Exercise brief
Every entry below should be reproduced exactly, with all pictures left out.

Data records
::::::

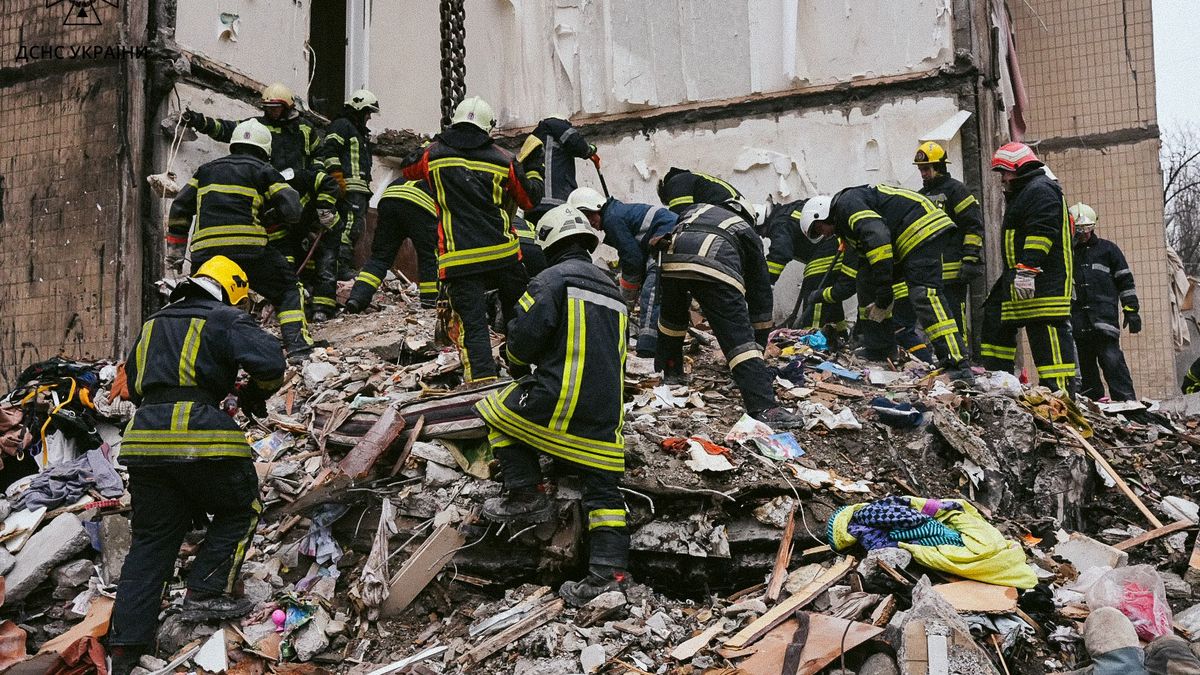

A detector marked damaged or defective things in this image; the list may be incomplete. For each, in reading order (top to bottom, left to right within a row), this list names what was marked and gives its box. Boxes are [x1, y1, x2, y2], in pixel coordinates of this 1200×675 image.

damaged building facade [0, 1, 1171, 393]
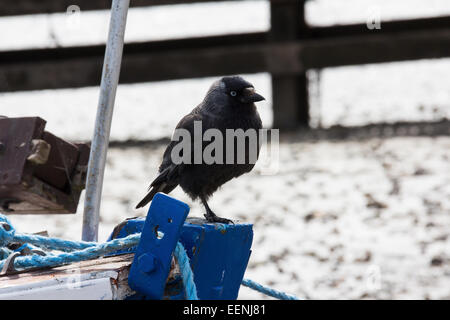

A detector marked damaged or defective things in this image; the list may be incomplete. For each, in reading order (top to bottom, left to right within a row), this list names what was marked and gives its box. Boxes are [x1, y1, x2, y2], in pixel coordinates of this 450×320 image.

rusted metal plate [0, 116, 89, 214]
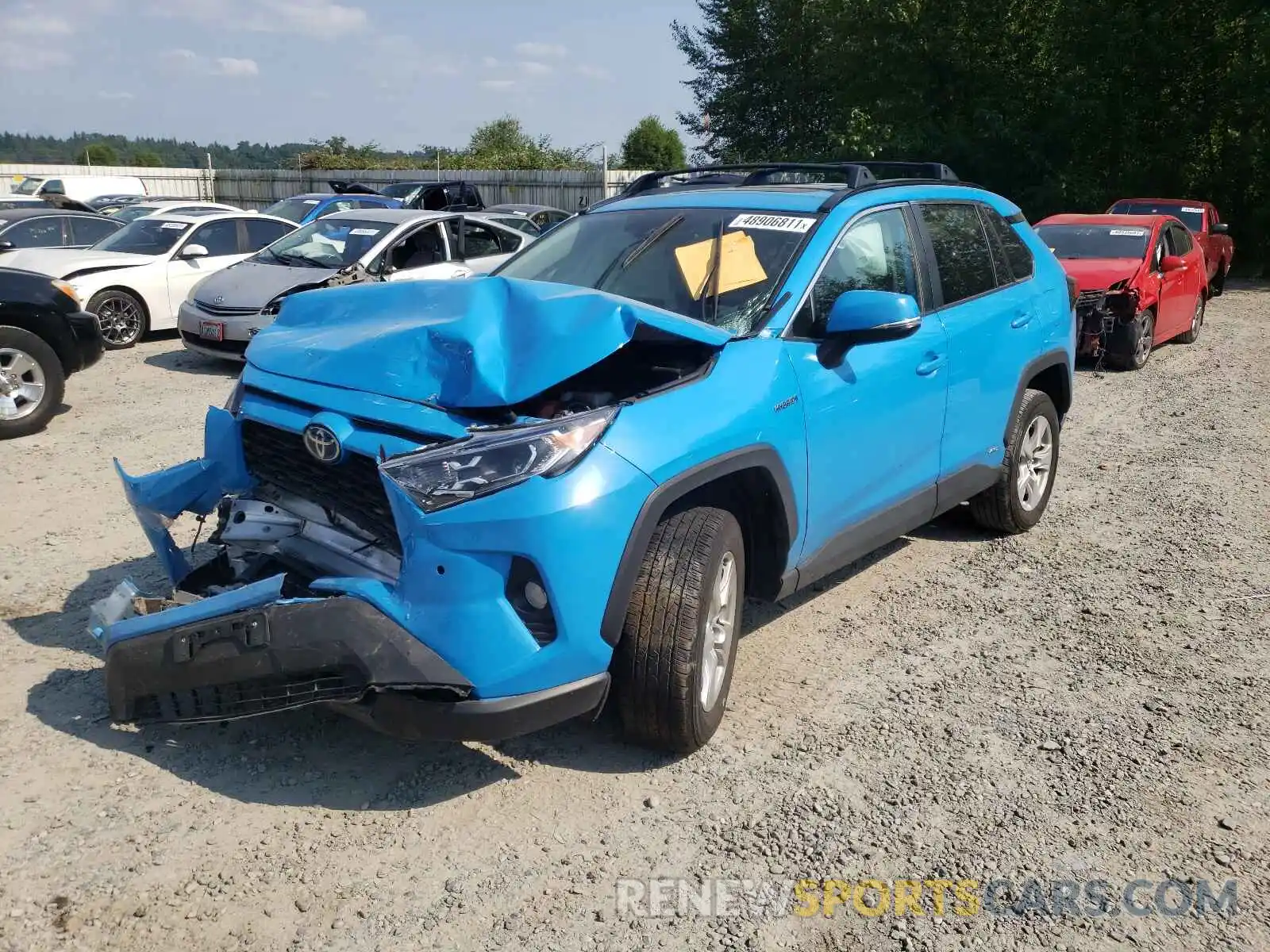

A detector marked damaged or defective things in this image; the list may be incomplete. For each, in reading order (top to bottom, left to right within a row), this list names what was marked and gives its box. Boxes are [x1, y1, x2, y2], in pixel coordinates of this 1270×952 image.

::::::

Result
A detector marked damaged or defective things in this image; the list may be incomplete. For each, in reading order (top to bottom, left to right within a row), this list names what was marked and gives its box. Boxes are [x1, y1, x2, y2], in pixel coordinates of this 1200×675 image.

damaged building facade [0, 1, 1171, 393]

A detector marked damaged or defective things in this image; the list may be incomplete. For each, in reading order (top to bottom, left to right within a row), this list names what was marked and gives its box. Boxes are [x1, y1, x2, y2], in pixel coordinates of this 450×320 image.

rusted metal plate [0, 116, 89, 214]

A detector marked damaged or defective things in this image; the list may be incomplete. For each, in reading order (top to bottom, left to right within a row), this list names what was marked and gives its box. Boxes are [x1, y1, x2, y2], in pixel coordinates of this 1270×952 image.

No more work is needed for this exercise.